» **Requirements**:
Rewrite the material below, substituting "dark hair" for every occurrence of "short dark hair" and leaving everything else unchanged.

» **Exercise materials**:
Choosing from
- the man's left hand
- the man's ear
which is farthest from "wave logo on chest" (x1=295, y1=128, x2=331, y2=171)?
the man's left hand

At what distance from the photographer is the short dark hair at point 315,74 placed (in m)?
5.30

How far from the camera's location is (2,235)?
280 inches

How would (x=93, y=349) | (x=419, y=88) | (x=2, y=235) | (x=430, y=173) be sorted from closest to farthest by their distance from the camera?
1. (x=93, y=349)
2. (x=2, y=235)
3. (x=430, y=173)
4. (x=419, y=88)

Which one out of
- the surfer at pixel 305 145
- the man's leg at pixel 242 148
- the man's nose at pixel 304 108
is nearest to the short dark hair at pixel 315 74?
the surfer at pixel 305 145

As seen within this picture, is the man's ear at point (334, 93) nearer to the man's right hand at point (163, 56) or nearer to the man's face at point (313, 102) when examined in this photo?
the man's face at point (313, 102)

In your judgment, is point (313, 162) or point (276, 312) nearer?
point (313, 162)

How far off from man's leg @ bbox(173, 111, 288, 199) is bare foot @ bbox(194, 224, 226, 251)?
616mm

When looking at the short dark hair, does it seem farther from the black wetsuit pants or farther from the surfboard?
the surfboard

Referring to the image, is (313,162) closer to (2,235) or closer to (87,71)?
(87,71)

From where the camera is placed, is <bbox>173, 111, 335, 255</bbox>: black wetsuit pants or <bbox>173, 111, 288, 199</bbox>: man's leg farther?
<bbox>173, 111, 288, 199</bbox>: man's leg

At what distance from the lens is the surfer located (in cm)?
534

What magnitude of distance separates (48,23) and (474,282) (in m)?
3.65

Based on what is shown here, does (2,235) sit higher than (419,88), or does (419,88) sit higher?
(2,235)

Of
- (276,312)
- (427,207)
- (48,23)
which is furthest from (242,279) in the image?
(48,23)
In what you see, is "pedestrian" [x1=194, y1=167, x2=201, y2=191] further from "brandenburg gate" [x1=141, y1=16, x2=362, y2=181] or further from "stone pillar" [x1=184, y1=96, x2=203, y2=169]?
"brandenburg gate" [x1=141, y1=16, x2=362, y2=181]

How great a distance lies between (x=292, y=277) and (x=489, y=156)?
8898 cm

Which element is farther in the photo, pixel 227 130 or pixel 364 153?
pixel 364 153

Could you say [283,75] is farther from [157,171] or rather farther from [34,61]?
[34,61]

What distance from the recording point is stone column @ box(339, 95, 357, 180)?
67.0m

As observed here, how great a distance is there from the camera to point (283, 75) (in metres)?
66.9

» **Solution below**:
Choosing from
- the man's left hand
- the man's ear
which is farthest from "wave logo on chest" (x1=295, y1=128, x2=331, y2=171)?
the man's left hand

At what distance from the photographer is the dark hair at point 315,74 placed (in m)?
5.30

How far from the camera's location is (2,235)?
280 inches

How would (x=93, y=349) | (x=419, y=88) | (x=2, y=235) | (x=430, y=173) be sorted from closest to farthest by their distance from the camera?
1. (x=93, y=349)
2. (x=2, y=235)
3. (x=430, y=173)
4. (x=419, y=88)

Which one out of
- the surfer at pixel 305 145
- the man's leg at pixel 242 148
- the man's nose at pixel 304 108
is nearest to the dark hair at pixel 315 74?
the surfer at pixel 305 145

As seen within this picture, is the man's ear at point (334, 93) nearer to the man's right hand at point (163, 56) or nearer to the man's face at point (313, 102) when examined in this photo?
the man's face at point (313, 102)

In your judgment, is point (313, 162) or point (276, 312) nearer?
point (313, 162)

How far off from man's leg @ bbox(173, 111, 288, 199) is bare foot @ bbox(194, 224, 226, 251)?
616mm

When looking at the dark hair, does it seem farther from the black wetsuit pants or farther from the surfboard?
the surfboard

Referring to the image, is (313,162) closer to (2,235) or closer to (87,71)?
(87,71)

From where the camera is placed, is <bbox>173, 111, 335, 255</bbox>: black wetsuit pants or <bbox>173, 111, 288, 199</bbox>: man's leg farther?
<bbox>173, 111, 288, 199</bbox>: man's leg

At what distance from the lens is the surfer located (in cm)?
534

What magnitude of distance separates (48,23) and (474,282) (in m)?
3.65

Based on what is shown here, does (2,235) sit higher than (419,88), or does (419,88) sit higher?
(2,235)

Of
- (276,312)
- (427,207)
- (48,23)
which is furthest from (242,279) in the image?
(48,23)
In what you see, is "pedestrian" [x1=194, y1=167, x2=201, y2=191] further from "brandenburg gate" [x1=141, y1=16, x2=362, y2=181] or further from "stone pillar" [x1=184, y1=96, x2=203, y2=169]?
"brandenburg gate" [x1=141, y1=16, x2=362, y2=181]

How great a distance lies between (x=292, y=277) and (x=489, y=156)?
8898 cm

Which element is farther in the photo, pixel 227 130 or pixel 364 153?
pixel 364 153

Could you say [283,75] is farther from [157,171] or rather farther from [34,61]?
[34,61]

What distance from the recording point is stone column @ box(339, 95, 357, 180)?
67.0m

As observed here, how great a distance is there from the camera to point (283, 75) (in metres)?
66.9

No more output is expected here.